The blood of Christ, who through the eternal Spirit offered Himself without blemish to God, [shall] cleanse your conscience from dead works to serve the living God.
Hebrews 9:14 NASB
Settle this in your heart, that the mere work done profits nothing. There is no power to save but in the Spirit of God, no merit but in the blood of Christ. Consequently, even what God ordains conveys no grace to the soul if you do not trust in Him alone. On the other hand, he that does truly trust in Him cannot fall short of the grace of God, even though he were cut off from every outward ordinance, or shut up in the center of the earth.
In using all means, seek God alone. In and through every outward thing, look only to the power of His Spirit, and the merits of His Son. Beware you do not get stuck in the work itself; if you do, it is all lost labor. Nothing short of God can satisfy your soul. Therefore, fix on Him in all, through all, and above all. For all the power, and all the merit rest in Him alone.
Remember also to use all means as means—as ordained, not for their own sake, but for the renewal of your soul in righteousness and true holiness. If, therefore, they actually tend to this, that is well; but if not, they are dung and dross.
*From How to Pray: The Best of John Wesley on Prayer, published by Barbour Publishing, Inc. Used by permission.

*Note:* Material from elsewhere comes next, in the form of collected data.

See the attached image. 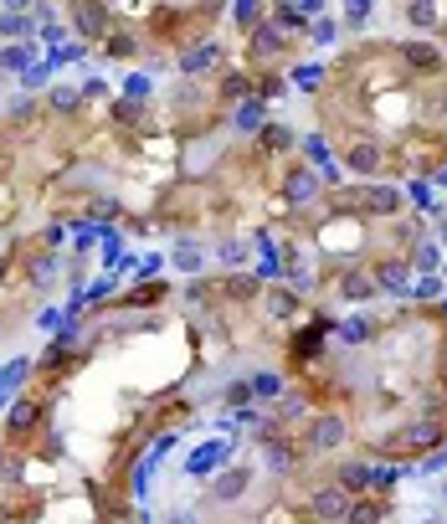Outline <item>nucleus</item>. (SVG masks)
<instances>
[{
  "instance_id": "423d86ee",
  "label": "nucleus",
  "mask_w": 447,
  "mask_h": 524,
  "mask_svg": "<svg viewBox=\"0 0 447 524\" xmlns=\"http://www.w3.org/2000/svg\"><path fill=\"white\" fill-rule=\"evenodd\" d=\"M360 201H365V211H375V216H396V211H401V190H391V186L360 190Z\"/></svg>"
},
{
  "instance_id": "412c9836",
  "label": "nucleus",
  "mask_w": 447,
  "mask_h": 524,
  "mask_svg": "<svg viewBox=\"0 0 447 524\" xmlns=\"http://www.w3.org/2000/svg\"><path fill=\"white\" fill-rule=\"evenodd\" d=\"M0 67L26 72V67H31V47H6V51H0Z\"/></svg>"
},
{
  "instance_id": "f257e3e1",
  "label": "nucleus",
  "mask_w": 447,
  "mask_h": 524,
  "mask_svg": "<svg viewBox=\"0 0 447 524\" xmlns=\"http://www.w3.org/2000/svg\"><path fill=\"white\" fill-rule=\"evenodd\" d=\"M309 514H314V524H345V514H350L345 489H319L309 499Z\"/></svg>"
},
{
  "instance_id": "aec40b11",
  "label": "nucleus",
  "mask_w": 447,
  "mask_h": 524,
  "mask_svg": "<svg viewBox=\"0 0 447 524\" xmlns=\"http://www.w3.org/2000/svg\"><path fill=\"white\" fill-rule=\"evenodd\" d=\"M371 293H375L371 272H350V278H345V298H371Z\"/></svg>"
},
{
  "instance_id": "a878e982",
  "label": "nucleus",
  "mask_w": 447,
  "mask_h": 524,
  "mask_svg": "<svg viewBox=\"0 0 447 524\" xmlns=\"http://www.w3.org/2000/svg\"><path fill=\"white\" fill-rule=\"evenodd\" d=\"M236 124H242V129H262V103L257 98L242 103V108H236Z\"/></svg>"
},
{
  "instance_id": "6e6552de",
  "label": "nucleus",
  "mask_w": 447,
  "mask_h": 524,
  "mask_svg": "<svg viewBox=\"0 0 447 524\" xmlns=\"http://www.w3.org/2000/svg\"><path fill=\"white\" fill-rule=\"evenodd\" d=\"M406 21H412L416 26V31H437V21H442V6H437V0H406Z\"/></svg>"
},
{
  "instance_id": "473e14b6",
  "label": "nucleus",
  "mask_w": 447,
  "mask_h": 524,
  "mask_svg": "<svg viewBox=\"0 0 447 524\" xmlns=\"http://www.w3.org/2000/svg\"><path fill=\"white\" fill-rule=\"evenodd\" d=\"M365 334H371V319H350L345 324V339H350V345H355V339H365Z\"/></svg>"
},
{
  "instance_id": "393cba45",
  "label": "nucleus",
  "mask_w": 447,
  "mask_h": 524,
  "mask_svg": "<svg viewBox=\"0 0 447 524\" xmlns=\"http://www.w3.org/2000/svg\"><path fill=\"white\" fill-rule=\"evenodd\" d=\"M31 422H36V406L31 401H16V406H10V432H26Z\"/></svg>"
},
{
  "instance_id": "4be33fe9",
  "label": "nucleus",
  "mask_w": 447,
  "mask_h": 524,
  "mask_svg": "<svg viewBox=\"0 0 447 524\" xmlns=\"http://www.w3.org/2000/svg\"><path fill=\"white\" fill-rule=\"evenodd\" d=\"M262 144H268V149H288V144H293V129H283V124H262Z\"/></svg>"
},
{
  "instance_id": "c756f323",
  "label": "nucleus",
  "mask_w": 447,
  "mask_h": 524,
  "mask_svg": "<svg viewBox=\"0 0 447 524\" xmlns=\"http://www.w3.org/2000/svg\"><path fill=\"white\" fill-rule=\"evenodd\" d=\"M406 195H412V206H432V186H427V180H412Z\"/></svg>"
},
{
  "instance_id": "6ab92c4d",
  "label": "nucleus",
  "mask_w": 447,
  "mask_h": 524,
  "mask_svg": "<svg viewBox=\"0 0 447 524\" xmlns=\"http://www.w3.org/2000/svg\"><path fill=\"white\" fill-rule=\"evenodd\" d=\"M77 103H83V88H67V83L51 88V108H57V113H72Z\"/></svg>"
},
{
  "instance_id": "a19ab883",
  "label": "nucleus",
  "mask_w": 447,
  "mask_h": 524,
  "mask_svg": "<svg viewBox=\"0 0 447 524\" xmlns=\"http://www.w3.org/2000/svg\"><path fill=\"white\" fill-rule=\"evenodd\" d=\"M437 237H442V242H447V211H442V216H437Z\"/></svg>"
},
{
  "instance_id": "a211bd4d",
  "label": "nucleus",
  "mask_w": 447,
  "mask_h": 524,
  "mask_svg": "<svg viewBox=\"0 0 447 524\" xmlns=\"http://www.w3.org/2000/svg\"><path fill=\"white\" fill-rule=\"evenodd\" d=\"M242 489H247V468H231V473L221 478V483H216L211 493H216V499H236V493H242Z\"/></svg>"
},
{
  "instance_id": "f8f14e48",
  "label": "nucleus",
  "mask_w": 447,
  "mask_h": 524,
  "mask_svg": "<svg viewBox=\"0 0 447 524\" xmlns=\"http://www.w3.org/2000/svg\"><path fill=\"white\" fill-rule=\"evenodd\" d=\"M231 21L242 26V31H257V26L268 21L262 16V0H231Z\"/></svg>"
},
{
  "instance_id": "cd10ccee",
  "label": "nucleus",
  "mask_w": 447,
  "mask_h": 524,
  "mask_svg": "<svg viewBox=\"0 0 447 524\" xmlns=\"http://www.w3.org/2000/svg\"><path fill=\"white\" fill-rule=\"evenodd\" d=\"M365 16H371V0H345V21L350 26H365Z\"/></svg>"
},
{
  "instance_id": "1a4fd4ad",
  "label": "nucleus",
  "mask_w": 447,
  "mask_h": 524,
  "mask_svg": "<svg viewBox=\"0 0 447 524\" xmlns=\"http://www.w3.org/2000/svg\"><path fill=\"white\" fill-rule=\"evenodd\" d=\"M334 489H345V493H371V463H339Z\"/></svg>"
},
{
  "instance_id": "39448f33",
  "label": "nucleus",
  "mask_w": 447,
  "mask_h": 524,
  "mask_svg": "<svg viewBox=\"0 0 447 524\" xmlns=\"http://www.w3.org/2000/svg\"><path fill=\"white\" fill-rule=\"evenodd\" d=\"M401 57H406V67H412V72H437L442 67V51L427 47V42H406Z\"/></svg>"
},
{
  "instance_id": "2f4dec72",
  "label": "nucleus",
  "mask_w": 447,
  "mask_h": 524,
  "mask_svg": "<svg viewBox=\"0 0 447 524\" xmlns=\"http://www.w3.org/2000/svg\"><path fill=\"white\" fill-rule=\"evenodd\" d=\"M412 293H416V298H437V293H442V283H437V278H432V272H427V278H422V283H416V288H412Z\"/></svg>"
},
{
  "instance_id": "dca6fc26",
  "label": "nucleus",
  "mask_w": 447,
  "mask_h": 524,
  "mask_svg": "<svg viewBox=\"0 0 447 524\" xmlns=\"http://www.w3.org/2000/svg\"><path fill=\"white\" fill-rule=\"evenodd\" d=\"M442 262V252H437V242H412V268H422V272H432Z\"/></svg>"
},
{
  "instance_id": "7c9ffc66",
  "label": "nucleus",
  "mask_w": 447,
  "mask_h": 524,
  "mask_svg": "<svg viewBox=\"0 0 447 524\" xmlns=\"http://www.w3.org/2000/svg\"><path fill=\"white\" fill-rule=\"evenodd\" d=\"M108 51L124 62V57H134V42H129V36H108Z\"/></svg>"
},
{
  "instance_id": "e433bc0d",
  "label": "nucleus",
  "mask_w": 447,
  "mask_h": 524,
  "mask_svg": "<svg viewBox=\"0 0 447 524\" xmlns=\"http://www.w3.org/2000/svg\"><path fill=\"white\" fill-rule=\"evenodd\" d=\"M180 268L195 272V268H201V252H195V247H180Z\"/></svg>"
},
{
  "instance_id": "f03ea898",
  "label": "nucleus",
  "mask_w": 447,
  "mask_h": 524,
  "mask_svg": "<svg viewBox=\"0 0 447 524\" xmlns=\"http://www.w3.org/2000/svg\"><path fill=\"white\" fill-rule=\"evenodd\" d=\"M227 457H231V442H227V437H221V442H206V448H195V452L186 457V473H190V478H211Z\"/></svg>"
},
{
  "instance_id": "0eeeda50",
  "label": "nucleus",
  "mask_w": 447,
  "mask_h": 524,
  "mask_svg": "<svg viewBox=\"0 0 447 524\" xmlns=\"http://www.w3.org/2000/svg\"><path fill=\"white\" fill-rule=\"evenodd\" d=\"M375 288H386V293H406L412 288V278H406V262L401 257H386L375 268Z\"/></svg>"
},
{
  "instance_id": "5701e85b",
  "label": "nucleus",
  "mask_w": 447,
  "mask_h": 524,
  "mask_svg": "<svg viewBox=\"0 0 447 524\" xmlns=\"http://www.w3.org/2000/svg\"><path fill=\"white\" fill-rule=\"evenodd\" d=\"M170 442H175V437H160V442H154V457H160V452H170ZM134 489H139V493L149 489V457H144V463L134 468Z\"/></svg>"
},
{
  "instance_id": "20e7f679",
  "label": "nucleus",
  "mask_w": 447,
  "mask_h": 524,
  "mask_svg": "<svg viewBox=\"0 0 447 524\" xmlns=\"http://www.w3.org/2000/svg\"><path fill=\"white\" fill-rule=\"evenodd\" d=\"M339 442H345V422H339V416H314L309 422V448H339Z\"/></svg>"
},
{
  "instance_id": "4468645a",
  "label": "nucleus",
  "mask_w": 447,
  "mask_h": 524,
  "mask_svg": "<svg viewBox=\"0 0 447 524\" xmlns=\"http://www.w3.org/2000/svg\"><path fill=\"white\" fill-rule=\"evenodd\" d=\"M355 175H375V165H380V154H375V144H355V149L345 154Z\"/></svg>"
},
{
  "instance_id": "ddd939ff",
  "label": "nucleus",
  "mask_w": 447,
  "mask_h": 524,
  "mask_svg": "<svg viewBox=\"0 0 447 524\" xmlns=\"http://www.w3.org/2000/svg\"><path fill=\"white\" fill-rule=\"evenodd\" d=\"M216 57H221L216 42H206V47L186 51V57H180V67H186V72H211V67H216Z\"/></svg>"
},
{
  "instance_id": "72a5a7b5",
  "label": "nucleus",
  "mask_w": 447,
  "mask_h": 524,
  "mask_svg": "<svg viewBox=\"0 0 447 524\" xmlns=\"http://www.w3.org/2000/svg\"><path fill=\"white\" fill-rule=\"evenodd\" d=\"M283 88H288V83H283V77H262V83H257V93H262V98H278V93H283Z\"/></svg>"
},
{
  "instance_id": "9d476101",
  "label": "nucleus",
  "mask_w": 447,
  "mask_h": 524,
  "mask_svg": "<svg viewBox=\"0 0 447 524\" xmlns=\"http://www.w3.org/2000/svg\"><path fill=\"white\" fill-rule=\"evenodd\" d=\"M268 26H278V31H304V10L293 6V0H278V6H273V16H268Z\"/></svg>"
},
{
  "instance_id": "2eb2a0df",
  "label": "nucleus",
  "mask_w": 447,
  "mask_h": 524,
  "mask_svg": "<svg viewBox=\"0 0 447 524\" xmlns=\"http://www.w3.org/2000/svg\"><path fill=\"white\" fill-rule=\"evenodd\" d=\"M26 375H31V360H10L6 370H0V401H6L10 391H16V381H26Z\"/></svg>"
},
{
  "instance_id": "9b49d317",
  "label": "nucleus",
  "mask_w": 447,
  "mask_h": 524,
  "mask_svg": "<svg viewBox=\"0 0 447 524\" xmlns=\"http://www.w3.org/2000/svg\"><path fill=\"white\" fill-rule=\"evenodd\" d=\"M252 51H257V57H278V51H283V31L262 21L257 31H252Z\"/></svg>"
},
{
  "instance_id": "37998d69",
  "label": "nucleus",
  "mask_w": 447,
  "mask_h": 524,
  "mask_svg": "<svg viewBox=\"0 0 447 524\" xmlns=\"http://www.w3.org/2000/svg\"><path fill=\"white\" fill-rule=\"evenodd\" d=\"M6 6H26V0H6Z\"/></svg>"
},
{
  "instance_id": "b1692460",
  "label": "nucleus",
  "mask_w": 447,
  "mask_h": 524,
  "mask_svg": "<svg viewBox=\"0 0 447 524\" xmlns=\"http://www.w3.org/2000/svg\"><path fill=\"white\" fill-rule=\"evenodd\" d=\"M278 391H283V381H278V375H273V370H262V375H252V396H262V401H273V396H278Z\"/></svg>"
},
{
  "instance_id": "7ed1b4c3",
  "label": "nucleus",
  "mask_w": 447,
  "mask_h": 524,
  "mask_svg": "<svg viewBox=\"0 0 447 524\" xmlns=\"http://www.w3.org/2000/svg\"><path fill=\"white\" fill-rule=\"evenodd\" d=\"M386 514H391V499H386V493H360V499L350 504L345 524H380Z\"/></svg>"
},
{
  "instance_id": "bb28decb",
  "label": "nucleus",
  "mask_w": 447,
  "mask_h": 524,
  "mask_svg": "<svg viewBox=\"0 0 447 524\" xmlns=\"http://www.w3.org/2000/svg\"><path fill=\"white\" fill-rule=\"evenodd\" d=\"M47 77H51V62H31V67L21 72V83H26V88H42Z\"/></svg>"
},
{
  "instance_id": "c9c22d12",
  "label": "nucleus",
  "mask_w": 447,
  "mask_h": 524,
  "mask_svg": "<svg viewBox=\"0 0 447 524\" xmlns=\"http://www.w3.org/2000/svg\"><path fill=\"white\" fill-rule=\"evenodd\" d=\"M319 77H324V67H319V62H309V67H298V83H304V88H314V83H319Z\"/></svg>"
},
{
  "instance_id": "c03bdc74",
  "label": "nucleus",
  "mask_w": 447,
  "mask_h": 524,
  "mask_svg": "<svg viewBox=\"0 0 447 524\" xmlns=\"http://www.w3.org/2000/svg\"><path fill=\"white\" fill-rule=\"evenodd\" d=\"M442 499H447V483H442Z\"/></svg>"
},
{
  "instance_id": "f704fd0d",
  "label": "nucleus",
  "mask_w": 447,
  "mask_h": 524,
  "mask_svg": "<svg viewBox=\"0 0 447 524\" xmlns=\"http://www.w3.org/2000/svg\"><path fill=\"white\" fill-rule=\"evenodd\" d=\"M124 93H129V98H134V103H139L144 93H149V77H129V83H124Z\"/></svg>"
},
{
  "instance_id": "58836bf2",
  "label": "nucleus",
  "mask_w": 447,
  "mask_h": 524,
  "mask_svg": "<svg viewBox=\"0 0 447 524\" xmlns=\"http://www.w3.org/2000/svg\"><path fill=\"white\" fill-rule=\"evenodd\" d=\"M309 160H319V165H334V160H330V149H324L319 139H309Z\"/></svg>"
},
{
  "instance_id": "ea45409f",
  "label": "nucleus",
  "mask_w": 447,
  "mask_h": 524,
  "mask_svg": "<svg viewBox=\"0 0 447 524\" xmlns=\"http://www.w3.org/2000/svg\"><path fill=\"white\" fill-rule=\"evenodd\" d=\"M293 6H298V10H309V16H314V10H324V0H293Z\"/></svg>"
},
{
  "instance_id": "f3484780",
  "label": "nucleus",
  "mask_w": 447,
  "mask_h": 524,
  "mask_svg": "<svg viewBox=\"0 0 447 524\" xmlns=\"http://www.w3.org/2000/svg\"><path fill=\"white\" fill-rule=\"evenodd\" d=\"M314 190H319V180H314L309 170H293V180H288V201H309Z\"/></svg>"
},
{
  "instance_id": "a18cd8bd",
  "label": "nucleus",
  "mask_w": 447,
  "mask_h": 524,
  "mask_svg": "<svg viewBox=\"0 0 447 524\" xmlns=\"http://www.w3.org/2000/svg\"><path fill=\"white\" fill-rule=\"evenodd\" d=\"M442 452H447V448H442Z\"/></svg>"
},
{
  "instance_id": "79ce46f5",
  "label": "nucleus",
  "mask_w": 447,
  "mask_h": 524,
  "mask_svg": "<svg viewBox=\"0 0 447 524\" xmlns=\"http://www.w3.org/2000/svg\"><path fill=\"white\" fill-rule=\"evenodd\" d=\"M437 186H447V165H437Z\"/></svg>"
},
{
  "instance_id": "4c0bfd02",
  "label": "nucleus",
  "mask_w": 447,
  "mask_h": 524,
  "mask_svg": "<svg viewBox=\"0 0 447 524\" xmlns=\"http://www.w3.org/2000/svg\"><path fill=\"white\" fill-rule=\"evenodd\" d=\"M314 42H334V21H314Z\"/></svg>"
},
{
  "instance_id": "c85d7f7f",
  "label": "nucleus",
  "mask_w": 447,
  "mask_h": 524,
  "mask_svg": "<svg viewBox=\"0 0 447 524\" xmlns=\"http://www.w3.org/2000/svg\"><path fill=\"white\" fill-rule=\"evenodd\" d=\"M0 31L6 36H31V21L26 16H0Z\"/></svg>"
}]
</instances>
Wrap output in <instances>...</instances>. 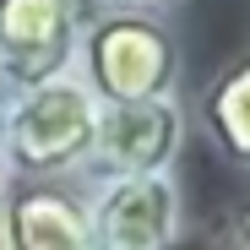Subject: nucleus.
Wrapping results in <instances>:
<instances>
[{"instance_id":"nucleus-1","label":"nucleus","mask_w":250,"mask_h":250,"mask_svg":"<svg viewBox=\"0 0 250 250\" xmlns=\"http://www.w3.org/2000/svg\"><path fill=\"white\" fill-rule=\"evenodd\" d=\"M93 136H98V98L76 71L6 93L0 152H6L11 180H71L76 169H87Z\"/></svg>"},{"instance_id":"nucleus-2","label":"nucleus","mask_w":250,"mask_h":250,"mask_svg":"<svg viewBox=\"0 0 250 250\" xmlns=\"http://www.w3.org/2000/svg\"><path fill=\"white\" fill-rule=\"evenodd\" d=\"M76 76L93 87L98 104H142L174 93L180 49L152 11H98L82 22Z\"/></svg>"},{"instance_id":"nucleus-3","label":"nucleus","mask_w":250,"mask_h":250,"mask_svg":"<svg viewBox=\"0 0 250 250\" xmlns=\"http://www.w3.org/2000/svg\"><path fill=\"white\" fill-rule=\"evenodd\" d=\"M87 0H0V76L6 87H38L60 71H76Z\"/></svg>"},{"instance_id":"nucleus-4","label":"nucleus","mask_w":250,"mask_h":250,"mask_svg":"<svg viewBox=\"0 0 250 250\" xmlns=\"http://www.w3.org/2000/svg\"><path fill=\"white\" fill-rule=\"evenodd\" d=\"M185 142V109L174 93L142 98V104H98V136H93V169L98 180L125 174H158L174 169Z\"/></svg>"},{"instance_id":"nucleus-5","label":"nucleus","mask_w":250,"mask_h":250,"mask_svg":"<svg viewBox=\"0 0 250 250\" xmlns=\"http://www.w3.org/2000/svg\"><path fill=\"white\" fill-rule=\"evenodd\" d=\"M98 250H169L180 239V180L174 169L98 180L87 196Z\"/></svg>"},{"instance_id":"nucleus-6","label":"nucleus","mask_w":250,"mask_h":250,"mask_svg":"<svg viewBox=\"0 0 250 250\" xmlns=\"http://www.w3.org/2000/svg\"><path fill=\"white\" fill-rule=\"evenodd\" d=\"M11 250H98L93 207L71 180H11L6 185Z\"/></svg>"},{"instance_id":"nucleus-7","label":"nucleus","mask_w":250,"mask_h":250,"mask_svg":"<svg viewBox=\"0 0 250 250\" xmlns=\"http://www.w3.org/2000/svg\"><path fill=\"white\" fill-rule=\"evenodd\" d=\"M201 131L212 136V147L250 174V55L229 60L201 93Z\"/></svg>"},{"instance_id":"nucleus-8","label":"nucleus","mask_w":250,"mask_h":250,"mask_svg":"<svg viewBox=\"0 0 250 250\" xmlns=\"http://www.w3.org/2000/svg\"><path fill=\"white\" fill-rule=\"evenodd\" d=\"M98 11H158V6H174V0H87Z\"/></svg>"},{"instance_id":"nucleus-9","label":"nucleus","mask_w":250,"mask_h":250,"mask_svg":"<svg viewBox=\"0 0 250 250\" xmlns=\"http://www.w3.org/2000/svg\"><path fill=\"white\" fill-rule=\"evenodd\" d=\"M234 245L250 250V201H239V212H234Z\"/></svg>"},{"instance_id":"nucleus-10","label":"nucleus","mask_w":250,"mask_h":250,"mask_svg":"<svg viewBox=\"0 0 250 250\" xmlns=\"http://www.w3.org/2000/svg\"><path fill=\"white\" fill-rule=\"evenodd\" d=\"M0 250H11V223H6V201H0Z\"/></svg>"},{"instance_id":"nucleus-11","label":"nucleus","mask_w":250,"mask_h":250,"mask_svg":"<svg viewBox=\"0 0 250 250\" xmlns=\"http://www.w3.org/2000/svg\"><path fill=\"white\" fill-rule=\"evenodd\" d=\"M169 250H207V245H201V239H174Z\"/></svg>"},{"instance_id":"nucleus-12","label":"nucleus","mask_w":250,"mask_h":250,"mask_svg":"<svg viewBox=\"0 0 250 250\" xmlns=\"http://www.w3.org/2000/svg\"><path fill=\"white\" fill-rule=\"evenodd\" d=\"M6 185H11V169H6V152H0V196H6Z\"/></svg>"},{"instance_id":"nucleus-13","label":"nucleus","mask_w":250,"mask_h":250,"mask_svg":"<svg viewBox=\"0 0 250 250\" xmlns=\"http://www.w3.org/2000/svg\"><path fill=\"white\" fill-rule=\"evenodd\" d=\"M6 93H11V87H6V76H0V109H6Z\"/></svg>"}]
</instances>
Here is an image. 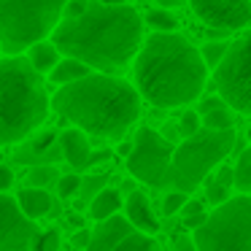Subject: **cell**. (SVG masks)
<instances>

Wesley, in this ninth lesson on prayer, draws a distinction between graceless works, those works done outside a true trust in God, and grace-full works that come from a heart totally yielded and trusting in the power of the Holy Spirit and the merits of Christ Jesus. He warns us not to get mired down in the work itself, thinking the work, as a means of grace, is a pathway to God’s favor and blessing on its own.
In Ephesians 2:8-10 the apostle Paul writes, “For by grace you have been saved through faith; and that not of yourselves, it is the gift of God; not as a result of works, so that no one may boast. For we are His workmanship, created in Christ Jesus for good works, which God prepared beforehand so that we would walk in them” (NASB). It is truly clear in this passage that we are created in Christ Jesus for good works, that we should walk in them, not that works are the basis of our being a new creation in Christ. Grace through faith in the merits of Jesus alone, on our behalf, brings us to a saving relationship with the Father. That is why Wesley is confident in saying, “…he that does truly trust in Him cannot fall short of the grace of God, even though he were cut off from every outward ordinance, or shut up in the center of the earth.” This is true whether we speak in terms of prevenient grace, salvific grace, or sanctifying grace. They are all gifts from above.
The apostle James in James 2:14-26, lays out a case for works that may seem, at first, to be contradictory to what Paul has said:
“What use is it, my brethren, if someone says he has faith but he has no works? Can that faith save him? If a brother or sister is without clothing and in need of daily food, and one of you says to them, ‘ Go in peace, be warmed and be filled,’ and yet you do not give them what is necessary for their body, what use is that? Even so faith, if it has no works, is dead, being by itself. But someone may well say, ‘You have faith and I have works; show me your faith without the works, and I will show you my faith by my works.’ You believe that God is one. You do well; the demons also believe, and shudder. But are you willing to recognize, you foolish fellow, that faith without works is useless? Was not Abraham our father justified by works when he offered up Isaac his son on the altar? You see that faith was working with his works, and as a result of the works, faith was perfected; and the Scripture was fulfilled which says, ‘ AND ABRAHAM BELIEVED GOD, AND IT WAS RECKONED TO HIM AS RIGHTEOUSNESS,’ and he was called the friend of God. You see that a man is justified by works and not by faith alone. In the same way, was not Rahab the harlot also justified by works when she received the messengers and sent them out by another way? For just as the body without the spirit is dead, so also faith without works is dead” (NASB).
James is pointing out here that those who say they have faith, and it is true faith, will certainly walk out the proof of that faith in good works, which God prepared beforehand so that they would walk in them. This is why Wesley can also say, “use all means as means—as ordained, not for their own sake, but for the renewal of your soul in righteousness and true holiness. If, therefore, they actually tend to this, that is well; but if not, they are dung and dross.”